Short exercise:
Rewrite the data below as a numbered list, with blank lines omitted and the pictures left out.

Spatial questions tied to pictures
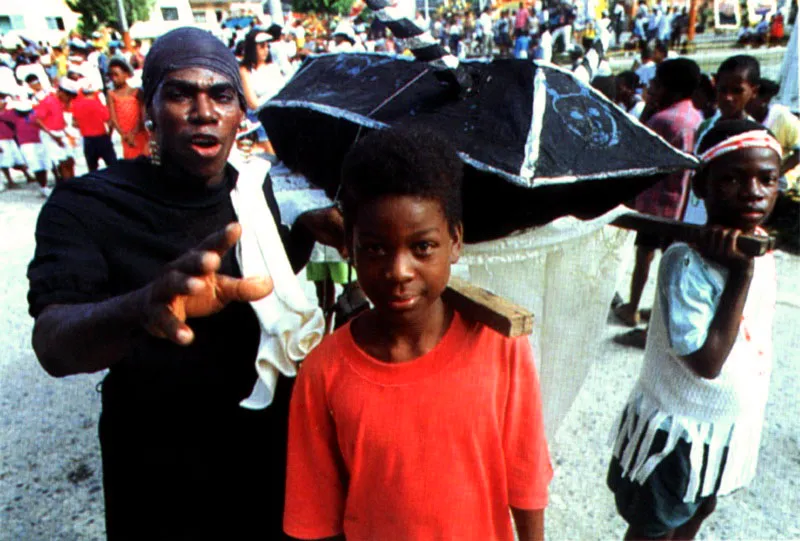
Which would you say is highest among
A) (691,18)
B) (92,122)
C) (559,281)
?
(691,18)

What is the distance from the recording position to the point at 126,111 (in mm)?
6875

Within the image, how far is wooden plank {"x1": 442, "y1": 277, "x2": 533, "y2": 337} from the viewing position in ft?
3.51

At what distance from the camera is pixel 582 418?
10.1 ft

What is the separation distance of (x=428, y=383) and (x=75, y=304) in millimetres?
668

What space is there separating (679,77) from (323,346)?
12.1 ft

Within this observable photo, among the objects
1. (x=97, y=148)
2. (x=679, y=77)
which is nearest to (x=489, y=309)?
(x=679, y=77)

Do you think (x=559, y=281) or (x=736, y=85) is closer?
(x=559, y=281)

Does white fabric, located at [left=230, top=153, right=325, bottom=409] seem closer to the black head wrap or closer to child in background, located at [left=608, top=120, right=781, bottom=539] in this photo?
the black head wrap

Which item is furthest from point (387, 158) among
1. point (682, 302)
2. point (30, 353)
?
point (30, 353)

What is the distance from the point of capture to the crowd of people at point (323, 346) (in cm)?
111

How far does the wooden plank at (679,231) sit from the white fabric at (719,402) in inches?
3.3

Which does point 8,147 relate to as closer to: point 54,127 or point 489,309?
point 54,127

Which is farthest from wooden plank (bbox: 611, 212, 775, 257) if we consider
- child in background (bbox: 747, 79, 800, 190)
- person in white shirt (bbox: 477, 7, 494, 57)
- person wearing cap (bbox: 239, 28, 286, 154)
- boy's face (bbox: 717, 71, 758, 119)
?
person in white shirt (bbox: 477, 7, 494, 57)

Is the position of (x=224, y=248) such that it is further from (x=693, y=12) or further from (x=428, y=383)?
(x=693, y=12)
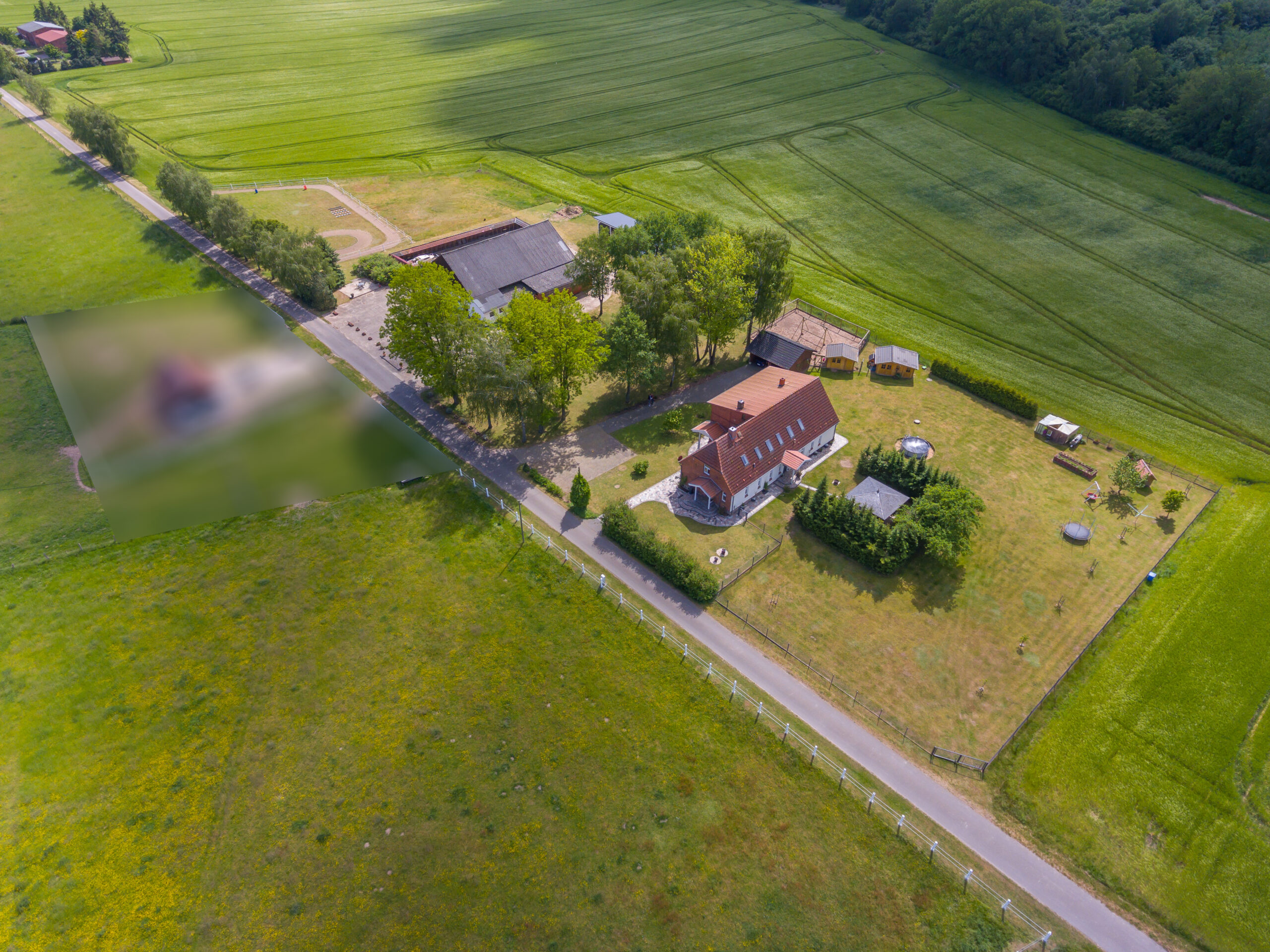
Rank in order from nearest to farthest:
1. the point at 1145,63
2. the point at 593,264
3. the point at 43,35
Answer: the point at 593,264, the point at 1145,63, the point at 43,35

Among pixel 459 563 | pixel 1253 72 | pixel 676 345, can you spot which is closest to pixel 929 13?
pixel 1253 72

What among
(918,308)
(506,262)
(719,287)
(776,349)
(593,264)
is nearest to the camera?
(719,287)

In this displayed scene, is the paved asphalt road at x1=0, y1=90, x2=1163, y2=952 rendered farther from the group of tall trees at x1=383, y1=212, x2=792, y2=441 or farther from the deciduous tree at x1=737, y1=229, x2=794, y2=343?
the deciduous tree at x1=737, y1=229, x2=794, y2=343

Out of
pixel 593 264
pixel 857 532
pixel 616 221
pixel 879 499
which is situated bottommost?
pixel 857 532

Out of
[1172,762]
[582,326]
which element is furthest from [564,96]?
[1172,762]

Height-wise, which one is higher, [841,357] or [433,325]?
[433,325]

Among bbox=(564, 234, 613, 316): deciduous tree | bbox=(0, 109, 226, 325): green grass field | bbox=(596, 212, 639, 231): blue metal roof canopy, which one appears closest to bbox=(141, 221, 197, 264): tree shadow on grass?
bbox=(0, 109, 226, 325): green grass field
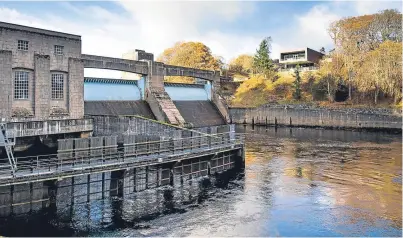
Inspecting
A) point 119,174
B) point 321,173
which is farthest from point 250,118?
point 119,174

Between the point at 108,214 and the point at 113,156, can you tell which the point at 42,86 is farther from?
the point at 108,214

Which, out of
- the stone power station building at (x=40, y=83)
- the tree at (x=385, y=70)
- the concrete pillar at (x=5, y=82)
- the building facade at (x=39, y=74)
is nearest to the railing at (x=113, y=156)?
the concrete pillar at (x=5, y=82)

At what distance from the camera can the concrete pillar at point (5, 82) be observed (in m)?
31.3

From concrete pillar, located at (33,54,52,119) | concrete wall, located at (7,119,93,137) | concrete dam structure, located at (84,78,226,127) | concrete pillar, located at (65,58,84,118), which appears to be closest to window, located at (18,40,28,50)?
concrete pillar, located at (33,54,52,119)

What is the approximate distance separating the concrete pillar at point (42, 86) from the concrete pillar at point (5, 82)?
86.4 inches

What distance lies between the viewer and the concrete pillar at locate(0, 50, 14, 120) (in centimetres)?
3134

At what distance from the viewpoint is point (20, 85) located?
3303 cm

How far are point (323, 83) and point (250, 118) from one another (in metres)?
14.6

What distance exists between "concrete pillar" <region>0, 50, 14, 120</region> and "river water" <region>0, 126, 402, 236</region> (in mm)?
13623

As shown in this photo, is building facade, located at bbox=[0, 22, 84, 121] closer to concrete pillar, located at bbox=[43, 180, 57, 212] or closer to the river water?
concrete pillar, located at bbox=[43, 180, 57, 212]

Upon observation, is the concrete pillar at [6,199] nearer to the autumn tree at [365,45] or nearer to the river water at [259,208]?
the river water at [259,208]

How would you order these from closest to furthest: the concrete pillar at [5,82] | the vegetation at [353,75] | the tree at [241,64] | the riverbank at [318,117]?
the concrete pillar at [5,82] → the riverbank at [318,117] → the vegetation at [353,75] → the tree at [241,64]

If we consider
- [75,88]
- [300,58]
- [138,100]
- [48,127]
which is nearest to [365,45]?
[300,58]

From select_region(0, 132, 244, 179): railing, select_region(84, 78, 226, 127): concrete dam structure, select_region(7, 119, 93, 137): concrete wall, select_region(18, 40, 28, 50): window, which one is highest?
select_region(18, 40, 28, 50): window
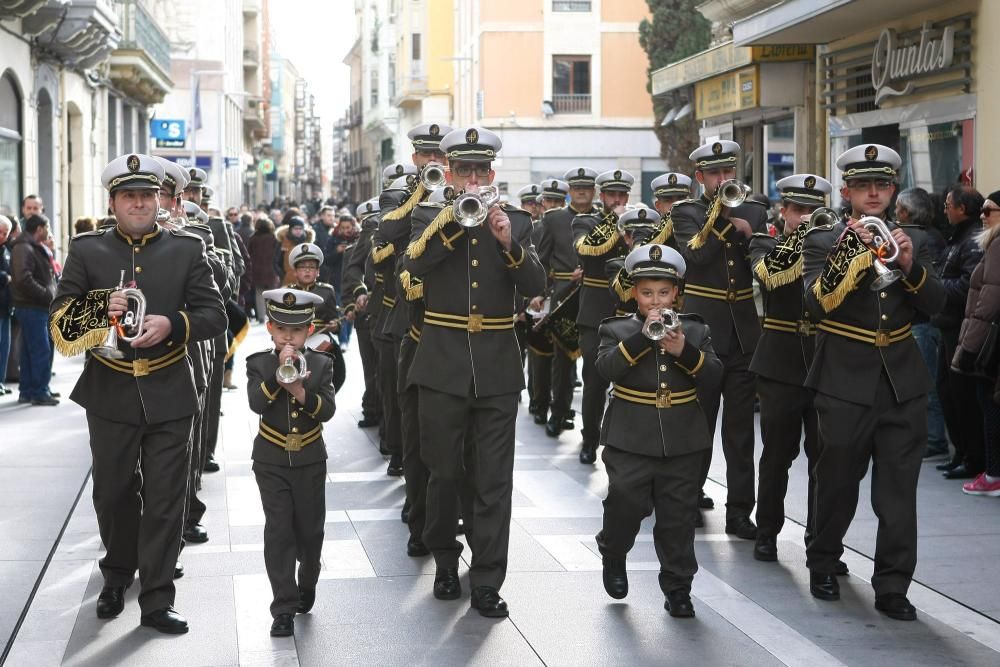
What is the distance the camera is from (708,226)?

Exercise response:
1. Which would you say is highest among
2. A) (691,18)
3. B) (92,122)
4. C) (559,281)
5. ?
6. (691,18)
7. What is the distance from the recording position to the point at 126,111 (in mm)?
8. 6875
9. Within the image, how far is wooden plank {"x1": 442, "y1": 277, "x2": 533, "y2": 337} from the viewing position in ft?
10. 3.51
11. At what distance from the camera is pixel 582 418?
12. 10.1 ft
13. What is the separation distance of (x=428, y=383) and (x=75, y=304) in millimetres?
14. 668
15. What space is there separating (679,77) from (323,346)?
16. 12.1 ft
17. Within this observable photo, among the objects
18. 1. (x=97, y=148)
19. 2. (x=679, y=77)
20. which is nearest to (x=489, y=309)?
21. (x=679, y=77)
22. Do you think (x=559, y=281) or (x=736, y=85) is closer?
23. (x=559, y=281)
24. Does white fabric, located at [left=230, top=153, right=325, bottom=409] seem closer to the black head wrap or closer to child in background, located at [left=608, top=120, right=781, bottom=539] in this photo?
25. the black head wrap
26. Which item is furthest from point (387, 158) among
27. 1. point (682, 302)
28. 2. point (30, 353)
29. ?
30. point (30, 353)
31. What is the distance from the point of capture to the crowd of people at point (323, 346) (in cm)?
32. 111
33. How far does the wooden plank at (679,231) sit from the white fabric at (719,402) in inches?
34. 3.3
35. Which does point 8,147 relate to as closer to: point 54,127 or point 489,309?
36. point 54,127
37. Which is farthest from wooden plank (bbox: 611, 212, 775, 257) if we consider
38. - child in background (bbox: 747, 79, 800, 190)
39. - person in white shirt (bbox: 477, 7, 494, 57)
40. - person wearing cap (bbox: 239, 28, 286, 154)
41. - boy's face (bbox: 717, 71, 758, 119)
42. ?
43. person in white shirt (bbox: 477, 7, 494, 57)
44. Is the position of (x=224, y=248) such that it is further from (x=693, y=12) or further from (x=428, y=383)?
45. (x=693, y=12)
46. Rank in order from nearest to farthest:
47. 1. the point at 1145,63
48. 2. the point at 593,264
49. 3. the point at 43,35
50. Answer: the point at 593,264, the point at 1145,63, the point at 43,35
51. Among pixel 459 563 | pixel 1253 72 | pixel 676 345, can you spot which is closest to pixel 929 13?
52. pixel 1253 72
53. What among
54. (918,308)
55. (506,262)
56. (719,287)
57. (776,349)
58. (593,264)
59. is nearest to the camera?
60. (719,287)
61. In this displayed scene, is the paved asphalt road at x1=0, y1=90, x2=1163, y2=952 rendered farther from the group of tall trees at x1=383, y1=212, x2=792, y2=441 or farther from the deciduous tree at x1=737, y1=229, x2=794, y2=343?
62. the deciduous tree at x1=737, y1=229, x2=794, y2=343
63. Out of
64. pixel 593 264
65. pixel 857 532
66. pixel 616 221
67. pixel 879 499
68. which is situated bottommost?
69. pixel 857 532
70. Out of
71. [1172,762]
72. [582,326]
73. which element is furthest from [564,96]?
74. [1172,762]
75. Height-wise, which one is higher, [841,357] or [433,325]?
76. [433,325]
77. Among bbox=(564, 234, 613, 316): deciduous tree | bbox=(0, 109, 226, 325): green grass field | bbox=(596, 212, 639, 231): blue metal roof canopy, which one appears closest to bbox=(141, 221, 197, 264): tree shadow on grass?
78. bbox=(0, 109, 226, 325): green grass field
79. Inspecting
80. A) point 119,174
81. B) point 321,173
82. which is farthest from point 250,118?
83. point 119,174
84. Between the point at 108,214 and the point at 113,156, can you tell which the point at 42,86 is farther from?
85. the point at 108,214
86. Which, out of
87. - the stone power station building at (x=40, y=83)
88. - the tree at (x=385, y=70)
89. - the concrete pillar at (x=5, y=82)
90. - the building facade at (x=39, y=74)
91. is nearest to the railing at (x=113, y=156)?
92. the concrete pillar at (x=5, y=82)
93. At what distance from the camera can the concrete pillar at point (5, 82) be observed (in m)?
94. 31.3
95. From concrete pillar, located at (33,54,52,119) | concrete wall, located at (7,119,93,137) | concrete dam structure, located at (84,78,226,127) | concrete pillar, located at (65,58,84,118), which appears to be closest to window, located at (18,40,28,50)?
96. concrete pillar, located at (33,54,52,119)
97. What is the approximate distance separating the concrete pillar at point (42, 86) from the concrete pillar at point (5, 82)?
98. 86.4 inches
99. What distance lies between the viewer and the concrete pillar at locate(0, 50, 14, 120) (in centimetres)?
100. 3134
101. At what distance from the viewpoint is point (20, 85) located?
102. 3303 cm
103. How far are point (323, 83) and point (250, 118) from one another (in metres)?
104. 14.6
105. What distance exists between "concrete pillar" <region>0, 50, 14, 120</region> and "river water" <region>0, 126, 402, 236</region> (in mm)?
106. 13623
107. As shown in this photo, is building facade, located at bbox=[0, 22, 84, 121] closer to concrete pillar, located at bbox=[43, 180, 57, 212] or closer to the river water?
108. concrete pillar, located at bbox=[43, 180, 57, 212]
109. Upon observation, is the concrete pillar at [6,199] nearer to the autumn tree at [365,45] or nearer to the river water at [259,208]?
110. the river water at [259,208]
111. How would you order these from closest to furthest: the concrete pillar at [5,82] | the vegetation at [353,75] | the tree at [241,64] | the riverbank at [318,117]?
112. the concrete pillar at [5,82] → the riverbank at [318,117] → the vegetation at [353,75] → the tree at [241,64]
113. If we consider
114. - [75,88]
115. - [300,58]
116. - [138,100]
117. - [48,127]
118. which is nearest to [365,45]?
119. [300,58]
120. From select_region(0, 132, 244, 179): railing, select_region(84, 78, 226, 127): concrete dam structure, select_region(7, 119, 93, 137): concrete wall, select_region(18, 40, 28, 50): window, which one is highest?
121. select_region(18, 40, 28, 50): window
122. What is the distance the camera is from (708,226)?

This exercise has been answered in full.